Aquaculture is one of the sectors targeted by SultanYang Di-Pertuan for potential growth, particularly increasing the production of prawn farming for the export market. According to the Fisheries Department, the aquaculture industry is expected to generate a consistent revenue of BN$200m ($130m) per year until 2023, creating opportunities in seafood processing as well as deep-sea fishing.
China and Brunei have developed a strong business and economic relationship over the past 16 years since they established diplomatic relations in 1991. China is Brunei Darussalam's 10th largest trading partner with two-way trade reaching $325m in 2006. Leaders of both countries have committed to achieving $1bn in bilateral trade before 2010. Brunei's key export to China is mineral fuel, while Brunei benefits from importing predominantly manufactured goods, appliances, transport equipment and machinery.
The ministry has highlighted Brunei's competitive advantages over neighbouring countries in a bid to promote the dynamic economy of the sultanate. Brunei's flexible policies and regulations, existing facilities and incentives and a highly educated workforce are some of the key attributes stressed by the ministry. The Brunei Industrial Development Authority has ensured all major industrial sites attractive to investors are located near the country's main transport networks to facilitate business. In addition, foreign investors are exempt from paying personal income, sales, payroll and export taxes.
International Chamber of Commerce Director Ahmad Isa told OBG, "Many big companies do not necessarily provide a lot of employment, perhaps not directly. They can however, create jobs indirectly through the supporting industries such as suppliers, distributors and services. Expatriates can generate business through expertise exchange and in real estate, for example, because they need somewhere to live."

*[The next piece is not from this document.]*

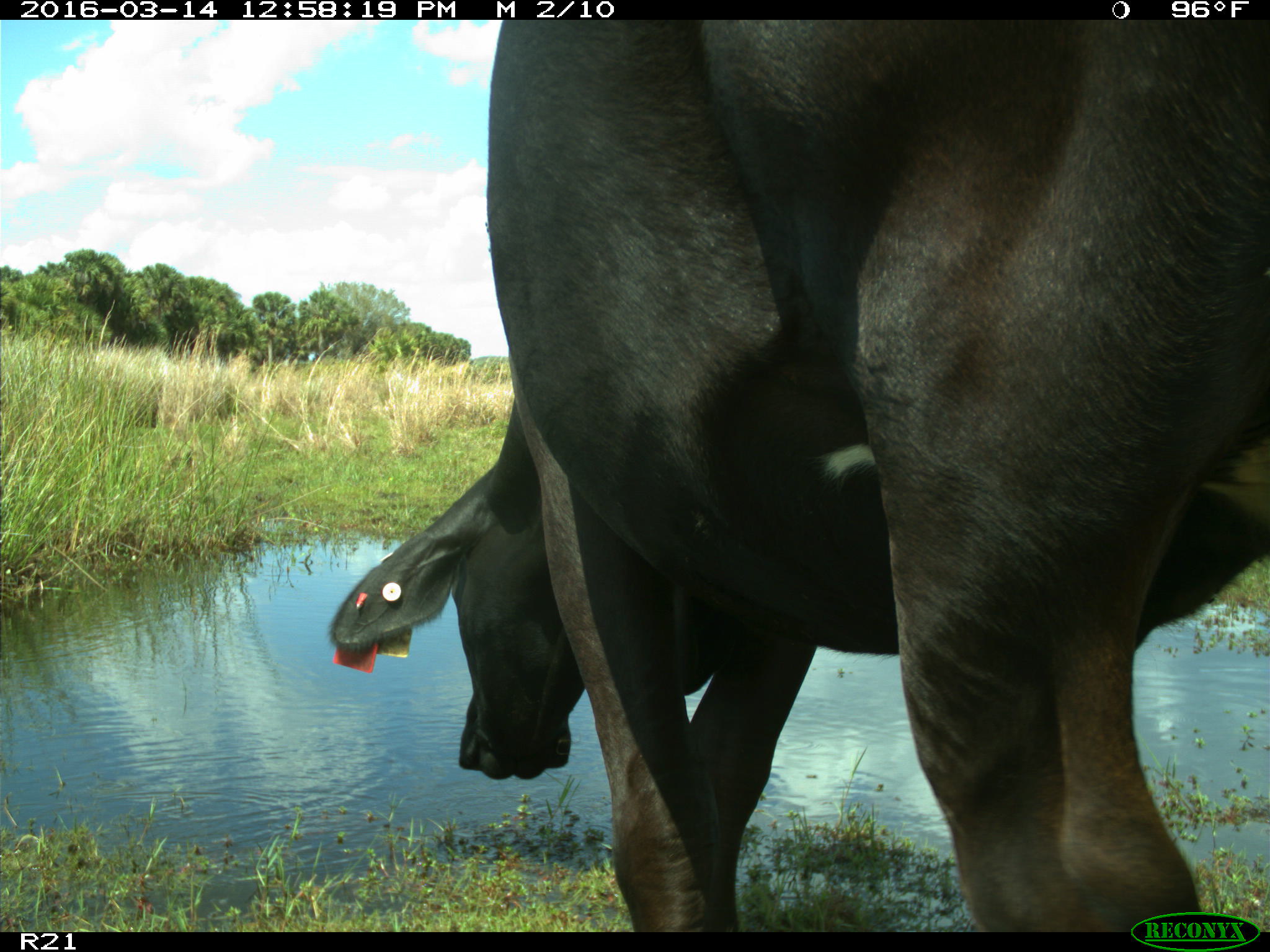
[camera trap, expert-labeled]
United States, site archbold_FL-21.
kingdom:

China has revealed a number of key areas where the two countries could forge closer trade relations. Yu Ding Chen, deputy director general at the Department of Commerce in China's Yunnan Province who led the delegation, acknowledged Brunei's drive to establish a thriving shipping industry, "In my view, there are areas that have potential for development in the future. Even though Brunei is not a big country, it has very nice conditions for shipping. Now Asia is developing fast and with the growing demand for shipping, Brunei can take advantage of this."
The interest expressed by the Chinese in the shipping industry comes as the Brunei Economic Development Board is embarking on one of its key projects to expand the port at Pulau Muara Besar.
China also suggested Brunei could benefit from skilled manpower to complement Brunei's small population. Yunnan Province has a ready supply of skilled labour to drive the construction industry and has companies with substantial experience in communication and technology. The government would like to see increased training in areas of information technology, banking and finance and business development and management. China is in a position to help Brunei in setting up professional training bases within various established enterprises in Brunei to promote the transfer of skills and knowledge, particularly within the IT sector.
Another area of co-operation is within the tourism industry. Brunei is hoping to attract more tourists from China ahead of the 'Visit Brunei Year' in 2009. Royal Brunei Airlines has acknowleged the potential of this market and may consider adding new routes to China in the near future.
Senior Vice President of Royal Brunei Airlines, Sheikh Rashid told OBG, "We're looking at markets with commercial viability and we work closely with the Brunei Tourism Board. We see that North Asia has huge potential."
Other areas of co-operation between the two countries were identified as contracted projects, labour exchanges, specialised industrial activities and international expositions.